Interfacial electron regulation of Fe9Ni9S16/FeS heterostructure confined in N-doped carbon nanotube with enhanced reaction kinetics for efficient Na/Li-Ion storage

Abstract

Tailoring 1D nanotubes with refined interfacial interactions and optimized adsorption sites presents a highly promising yet challenging strategy for advancing Na/Li-ion batteries (SIBs/LIBs). Herein, the intertwined yardlong bean-like Fe₉Ni₉S₁₆/FeS heterostructures with sulfur vacancies encapsulated in N-doped carbon nanotubes (3 N-Fe₉Ni₉S₁₆/FeS-3@CNTs) are controllably synthesized through Fe/Ni-catalyzed pyrolysis of dicyandiamide followed by sulfidation strategies. 1D nanotubes with robust outer walls and internal cavity structures shorten the diffusion paths of ions/electrons and buffer volume expansion and aggregation of active materials.

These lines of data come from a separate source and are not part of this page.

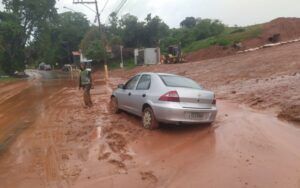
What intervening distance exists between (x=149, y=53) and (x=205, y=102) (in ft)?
125

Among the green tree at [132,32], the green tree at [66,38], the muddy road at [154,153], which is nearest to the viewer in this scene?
the muddy road at [154,153]

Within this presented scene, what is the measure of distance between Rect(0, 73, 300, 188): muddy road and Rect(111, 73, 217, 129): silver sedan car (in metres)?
0.39

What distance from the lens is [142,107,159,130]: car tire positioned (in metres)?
9.13

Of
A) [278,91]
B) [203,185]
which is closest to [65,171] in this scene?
[203,185]

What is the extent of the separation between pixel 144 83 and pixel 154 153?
9.82ft

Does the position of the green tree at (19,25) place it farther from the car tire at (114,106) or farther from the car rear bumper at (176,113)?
the car rear bumper at (176,113)

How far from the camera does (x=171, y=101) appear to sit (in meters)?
8.72

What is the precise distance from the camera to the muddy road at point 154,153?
612 centimetres

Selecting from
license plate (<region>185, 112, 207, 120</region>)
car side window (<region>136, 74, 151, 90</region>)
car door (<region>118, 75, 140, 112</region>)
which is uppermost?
car side window (<region>136, 74, 151, 90</region>)

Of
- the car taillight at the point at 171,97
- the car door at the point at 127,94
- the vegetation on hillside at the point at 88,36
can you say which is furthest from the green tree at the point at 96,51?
the car taillight at the point at 171,97

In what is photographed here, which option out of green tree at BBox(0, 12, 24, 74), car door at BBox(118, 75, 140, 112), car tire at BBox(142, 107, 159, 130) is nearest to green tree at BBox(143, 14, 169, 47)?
green tree at BBox(0, 12, 24, 74)

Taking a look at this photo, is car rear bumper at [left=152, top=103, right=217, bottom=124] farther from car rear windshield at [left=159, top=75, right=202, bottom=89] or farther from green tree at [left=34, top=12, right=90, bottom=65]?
green tree at [left=34, top=12, right=90, bottom=65]

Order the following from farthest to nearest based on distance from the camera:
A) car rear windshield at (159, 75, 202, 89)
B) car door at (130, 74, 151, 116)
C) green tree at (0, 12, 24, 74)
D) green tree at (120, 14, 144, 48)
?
green tree at (120, 14, 144, 48)
green tree at (0, 12, 24, 74)
car door at (130, 74, 151, 116)
car rear windshield at (159, 75, 202, 89)

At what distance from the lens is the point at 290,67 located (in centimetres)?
1641
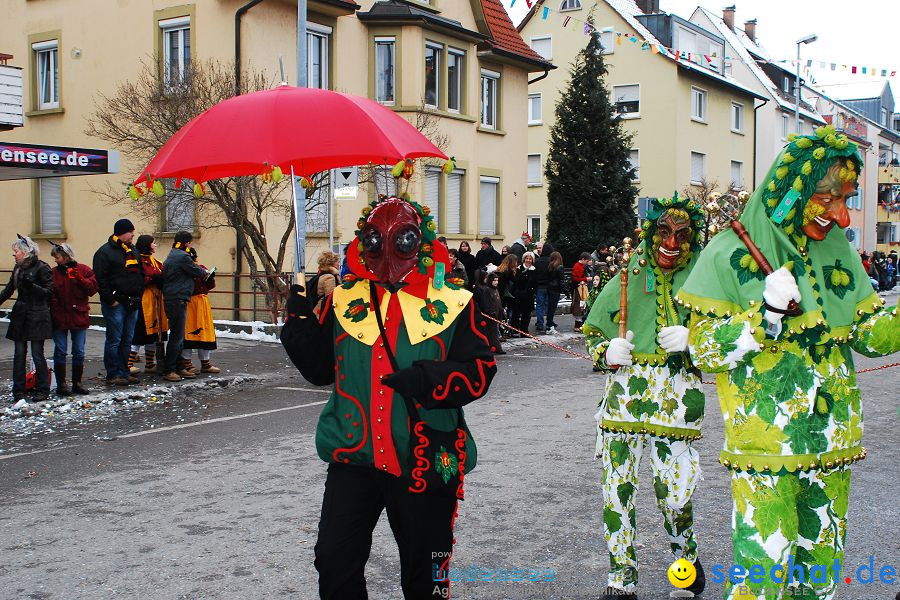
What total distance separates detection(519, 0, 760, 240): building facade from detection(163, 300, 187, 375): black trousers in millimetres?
26448

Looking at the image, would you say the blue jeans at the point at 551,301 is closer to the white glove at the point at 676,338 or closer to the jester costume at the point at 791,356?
the white glove at the point at 676,338

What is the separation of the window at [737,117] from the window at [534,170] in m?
9.19

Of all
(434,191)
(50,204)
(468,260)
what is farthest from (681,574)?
(50,204)

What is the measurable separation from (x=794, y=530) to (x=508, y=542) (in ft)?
7.38

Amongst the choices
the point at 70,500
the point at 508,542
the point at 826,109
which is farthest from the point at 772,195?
the point at 826,109

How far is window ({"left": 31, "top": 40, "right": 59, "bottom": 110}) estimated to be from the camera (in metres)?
21.7

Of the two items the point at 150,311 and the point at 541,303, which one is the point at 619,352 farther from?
the point at 541,303

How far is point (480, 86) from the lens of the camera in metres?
25.2

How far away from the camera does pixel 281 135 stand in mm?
3674

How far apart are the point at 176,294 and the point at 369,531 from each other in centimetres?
A: 881

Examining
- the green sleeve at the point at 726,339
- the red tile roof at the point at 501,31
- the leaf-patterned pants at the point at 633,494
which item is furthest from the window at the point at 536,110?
the green sleeve at the point at 726,339

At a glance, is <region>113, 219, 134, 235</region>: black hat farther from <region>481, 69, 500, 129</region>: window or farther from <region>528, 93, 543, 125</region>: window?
<region>528, 93, 543, 125</region>: window

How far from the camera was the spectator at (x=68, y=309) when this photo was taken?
1026cm

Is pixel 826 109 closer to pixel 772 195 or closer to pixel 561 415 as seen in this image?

The Fe₉Ni₉S₁₆/FeS heterostructure provides a powerful driving force for charge transfer by forming built-in electric fields, optimizing ion adsorption, while the Fe₉Ni₉S₁₆ features a wider interlayer spacing that allows for frequent Na⁺/Li⁺ insertion and extraction, thereby enhancing the reaction kinetics within the electrode. Driven by these synergistic factors, the 3 N-Fe₉Ni₉S₁₆/FeS-3@CNTs demonstrates remarkable electrochemical performance, achieving a substantial reversible capacity of up to 682.1mA h g⁻¹ for SIBs at 0.1 A g⁻¹ and 782.7 mA h g⁻¹ for LIBs at 0.5 A g⁻¹, alongside exceptional cycling stability in SIBs, maintaining 78.7% of its capacity after 1500 cycles at 1 A g⁻¹ coupling with the ether-based electrolyte. Employing various electrochemical analyses in conjunction with ex-situ characterization techniques and Density Functional Theory (DFT) calculations, the storage mechanisms and phase transition processes are investigated, elucidating the structure-composition-performance relationships. This work paves the way for a new strategy in designing advanced materials with engineered heterostructures and controllable defects for energy conversion and storage devices.